New Policy: Komite parlemen Iran setujui rencana pungutan tarif tol Selat Hormuz
Komite parlemen Iran setujui rencana pungutan tarif tol Selat Hormuz
Dari Istanbul, komite parlemen Iran mengumumkan persetujuan rencana pengenakan tarif tol bagi kapal yang melintasi Selat Hormuz, seperti dilaporkan media lokal pada hari Selasa. Regulasi ini, yang disetujui Komisi Keamanan Nasional, mencakup berbagai aturan baru mengenai jalur perairan kritis tersebut, termasuk wajibnya kapal membayar biaya lintas dengan mata uang lokal Iran.
Dilaporkan oleh Fars, anggota komisi Mojtaba Zarei mengatakan bahwa rancangan undang-undang mencakup pembatasan terhadap kapal yang terkait dengan Amerika Serikat dan Israel untuk melintasi selat tersebut. Aturan tambahan dalam rancangan ini akan membatasi akses negara-negara yang terlibat dalam sanksi unilateral terhadap Iran.

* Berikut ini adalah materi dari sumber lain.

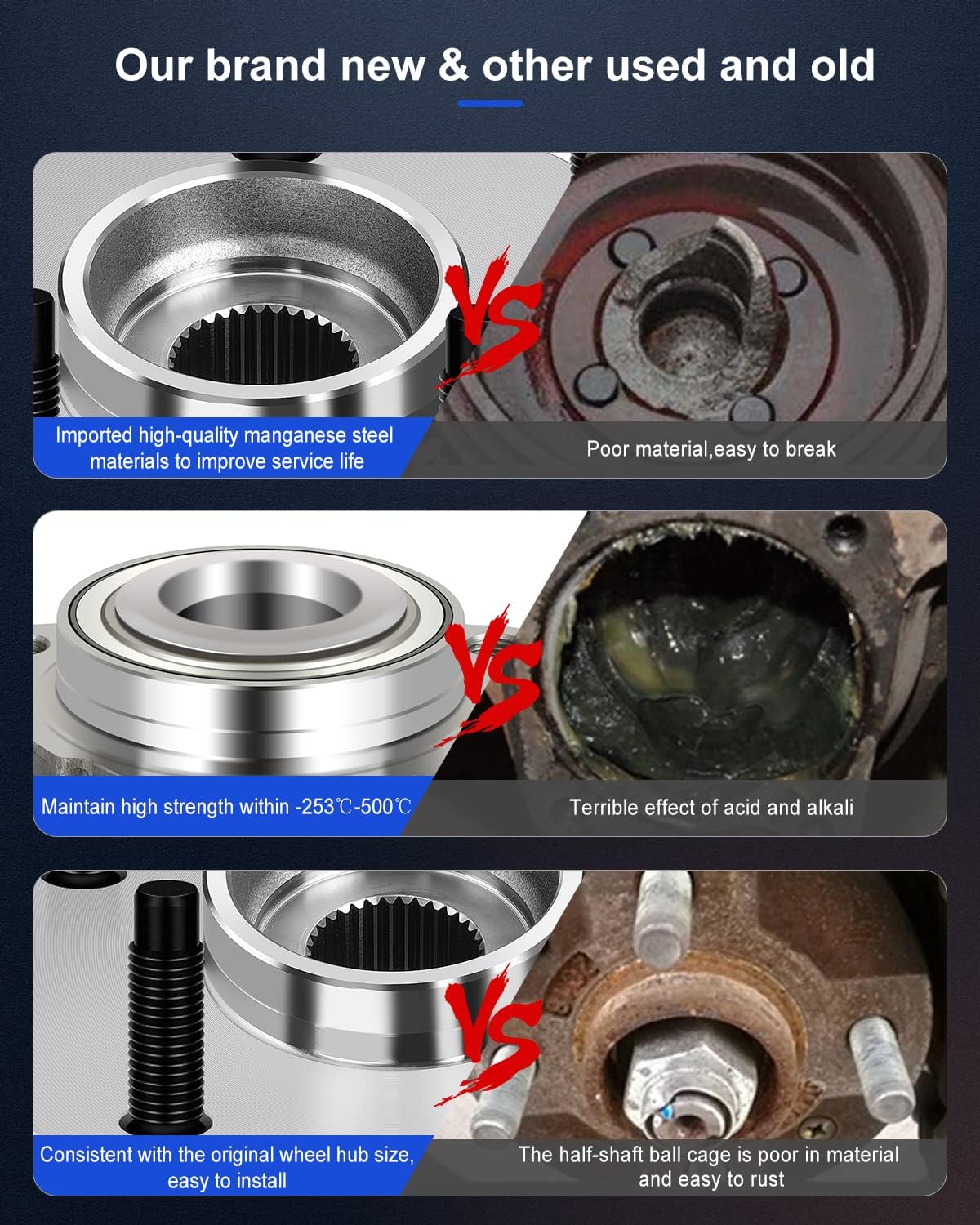 Our brand new & other used and old

VS

Imported high-quality manganese steel materials to improve service life

Poor material,easy to break

VS

Maintain high strength within -253℃-500℃

Terrible effect of acid and alkali

VS

Consistent with the original wheel hub size, easy to install

The half-shaft ball cage is poor in material and easy to rust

Menurut laporan kantor berita Fars, salah satu anggota komisi, Mojtaba Zarei, menyatakan bahwa rancangan undang-undang tersebut juga mencakup pembatasan terhadap kapal yang berhubungan dengan Amerika Serikat dan Israel untuk melintasi selat tersebut.
Ketegangan di kawasan terus meningkat sejak serangan gabungan oleh Israel dan Amerika Serikat terhadap Iran pada 28 Februari lalu, yang menewaskan lebih dari 1.340 orang, termasuk Pemimpin Tertinggi Ali Khamenei. Meski telah disetujui oleh komite, rancangan ini memerlukan persetujuan lengkap di parlemen sebelum diuji oleh Dewan Garda dan ditandatangani presiden untuk menjadi undang-undang.
Iran melakukan serangan balik menggunakan drone dan rudal, menargetkan Israel, Yordania, Irak, serta negara-negara Teluk, yang menjadi lokasi aset militer milik Amerika. Serangan tersebut menyebabkan korban jiwa dan kerusakan infrastruktur, sekaligus mengganggu pasar global serta sektor penerbangan.